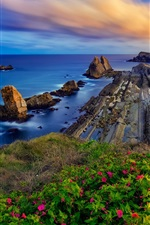 Preview iPhone wallpaper Costa Quebrada, Cantabria, Spain, Biscay Bay, flowers, rocks, sunset
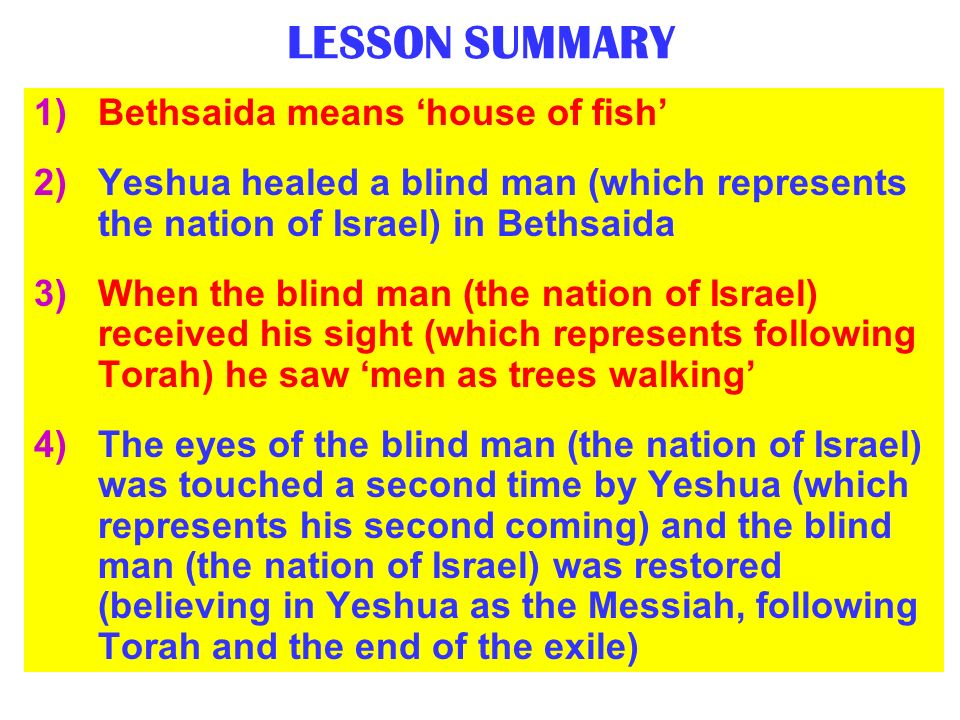 LESSON SUMMARY Bethsaida means 'house of fish'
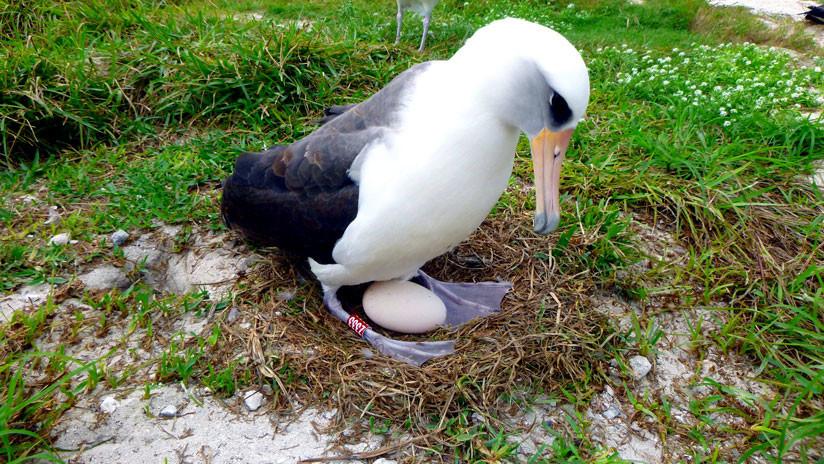 El ave marina más vieja del mundo pone un huevo a los 68 años de edad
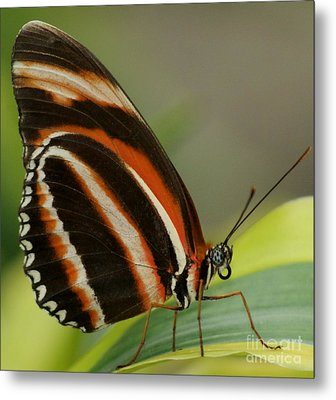 Butterfly Autumn With Green Head Metal Print by Gail Matthews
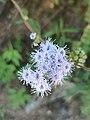 Ageratum corymbosum (Asteraceae) - Cielitos.jpg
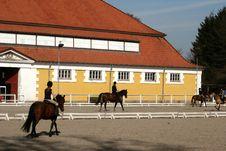 Free Danish Horse Farm Royalty Free Stock Photo - 812195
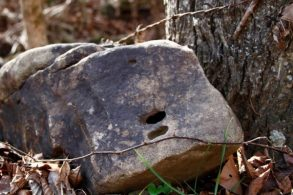 holey rock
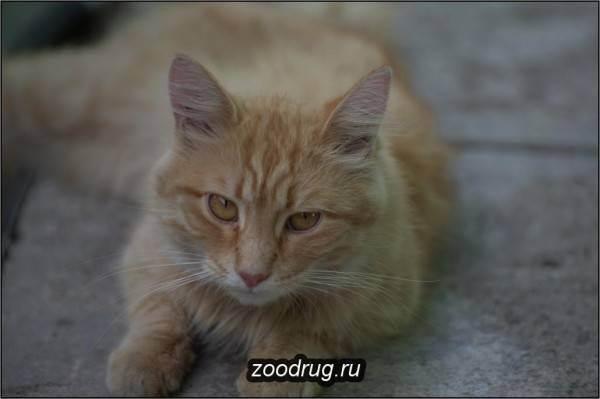 Как показать кошку ветеринару если она сопротивляется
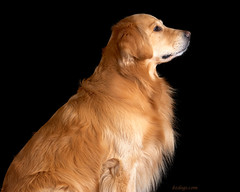 Profile of a Dog (bztraining) Tags: zachary 113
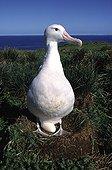 Female Wandering albatross and its egg in nest Crozet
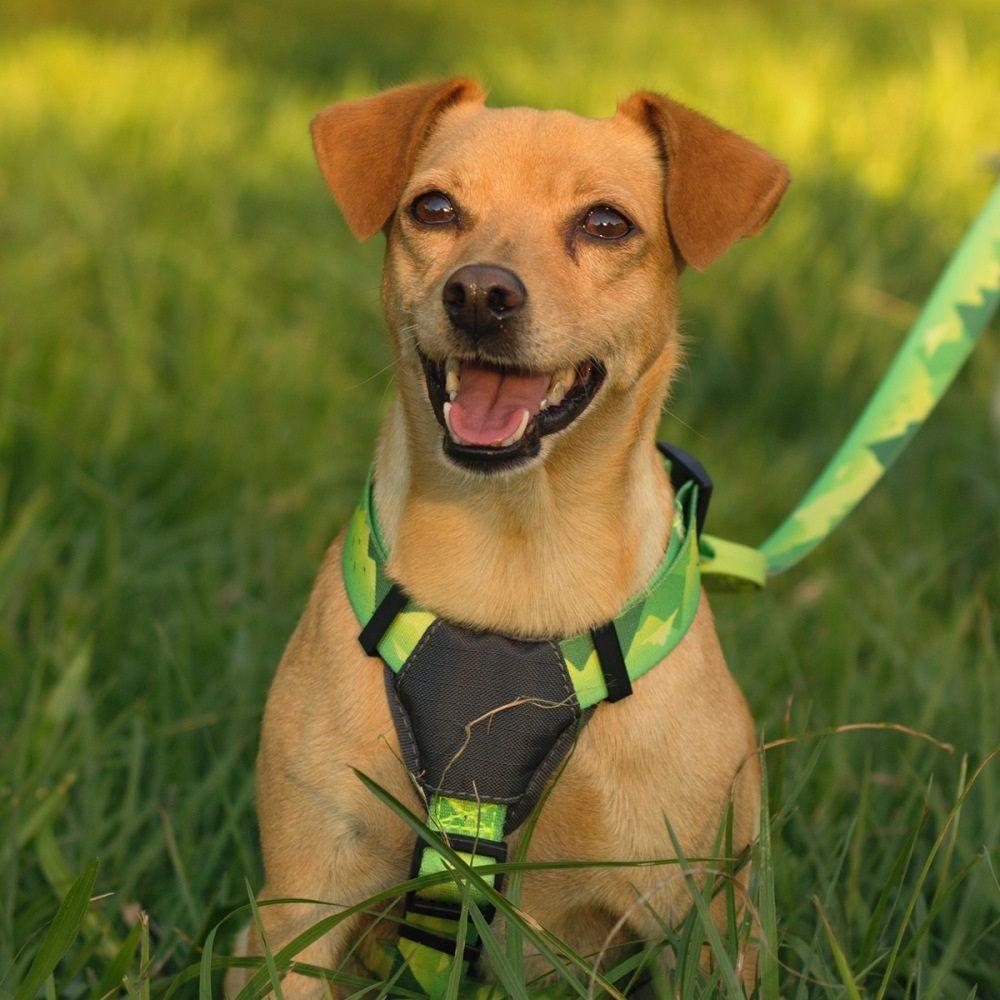 Peitoral H para Cachorro Cachorreiros Adventure - Frete Grátis Sul e Sudeste
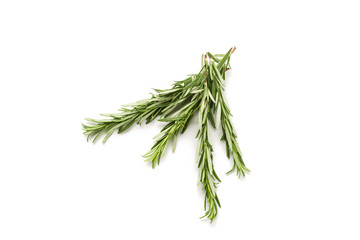 A branch of rosemary isolated on white background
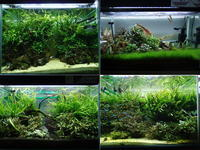 【LED照明検討中の方】水草用LED、4機種の明るさを比較【参考までに】 - 癒しのアクアライフ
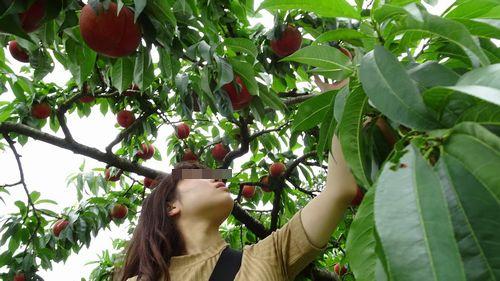 山梨県御坂町格安桃狩り食べ放題思い出人気直売所桃のお土産購入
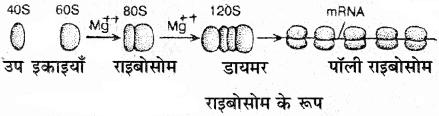 RBSE Solutions for Class 11 Biology Chapter 9 कोशिकांगों की संरचना तथा कार्य img-6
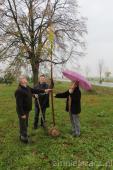 """Galeria """"Drzewa XX-lecia Odnowy Wsi"""" posadzone!!!"""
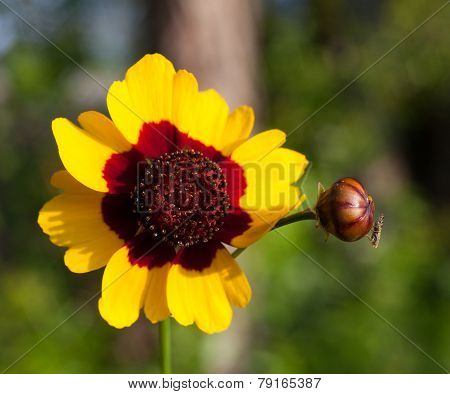 Small Fly And Flower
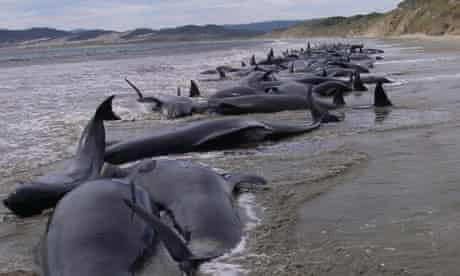 The pod of 107 pilot whales stranded on Stewart Island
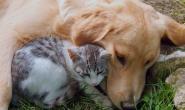 狗狗过敏竟然是不治之症?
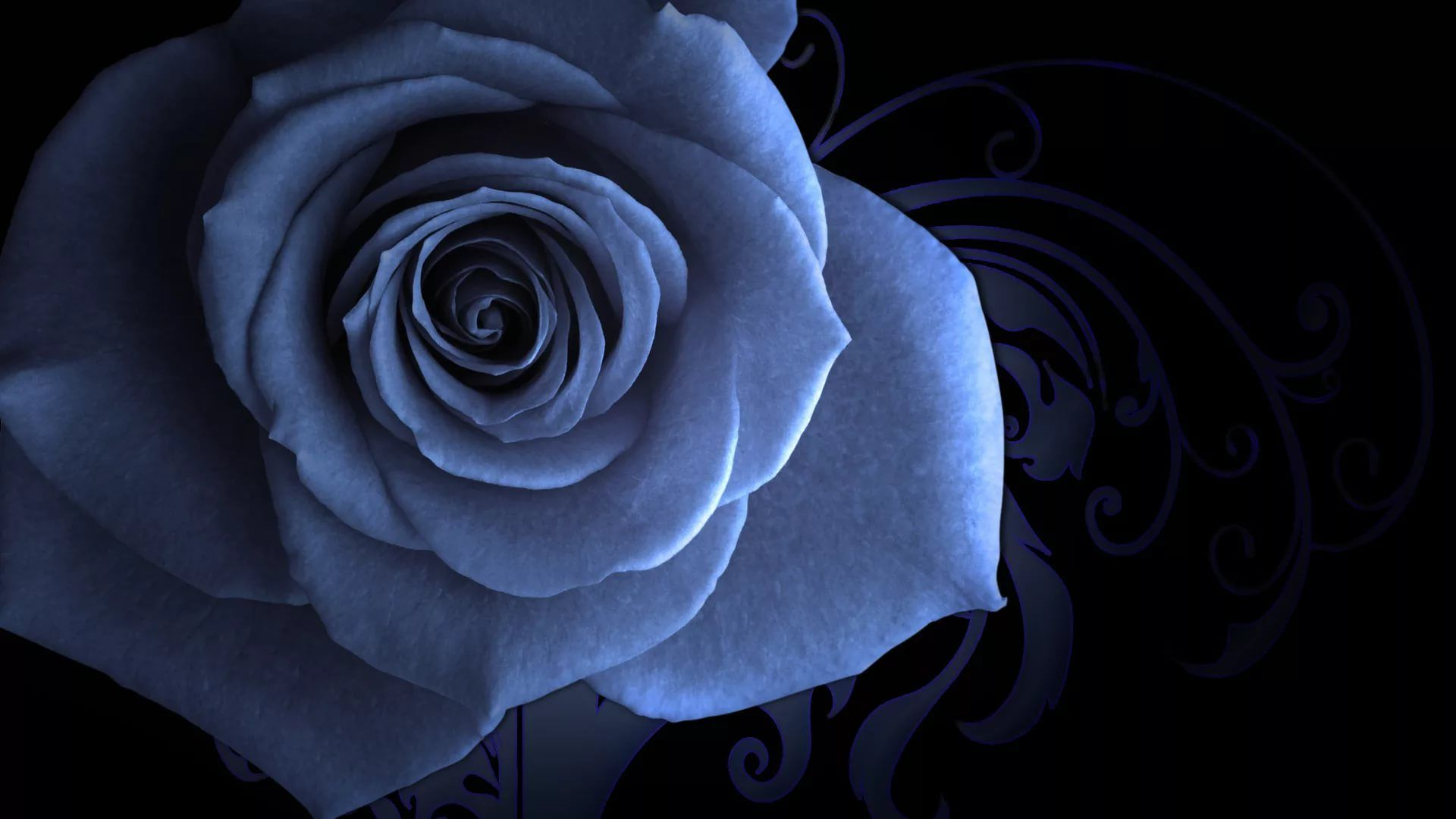 Blue Rose download nice wallpaper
^^^^^^^^
_Try it:_ Give back the whole listing exactly as it stands. Drop every picture.

_Response:_
 Preview iPhone wallpaper Costa Quebrada, Cantabria, Spain, Biscay Bay, flowers, rocks, sunset
 LESSON SUMMARY Bethsaida means 'house of fish'
 El ave marina más vieja del mundo pone un huevo a los 68 años de edad
 Butterfly Autumn With Green Head Metal Print by Gail Matthews
 Ageratum corymbosum (Asteraceae) - Cielitos.jpg
 Free Danish Horse Farm Royalty Free Stock Photo - 812195
 holey rock
 Как показать кошку ветеринару если она сопротивляется
 Profile of a Dog (bztraining) Tags: zachary 113
 Female Wandering albatross and its egg in nest Crozet
 Peitoral H para Cachorro Cachorreiros Adventure - Frete Grátis Sul e Sudeste
 A branch of rosemary isolated on white background
 【LED照明検討中の方】水草用LED、4機種の明るさを比較【参考までに】 - 癒しのアクアライフ
 山梨県御坂町格安桃狩り食べ放題思い出人気直売所桃のお土産購入
 RBSE Solutions for Class 11 Biology Chapter 9 कोशिकांगों की संरचना तथा कार्य img-6
 """Galeria """"Drzewa XX-lecia Odnowy Wsi"""" posadzone!!!"""
 Small Fly And Flower
 The pod of 107 pilot whales stranded on Stewart Island
 狗狗过敏竟然是不治之症?
 Blue Rose download nice wallpaper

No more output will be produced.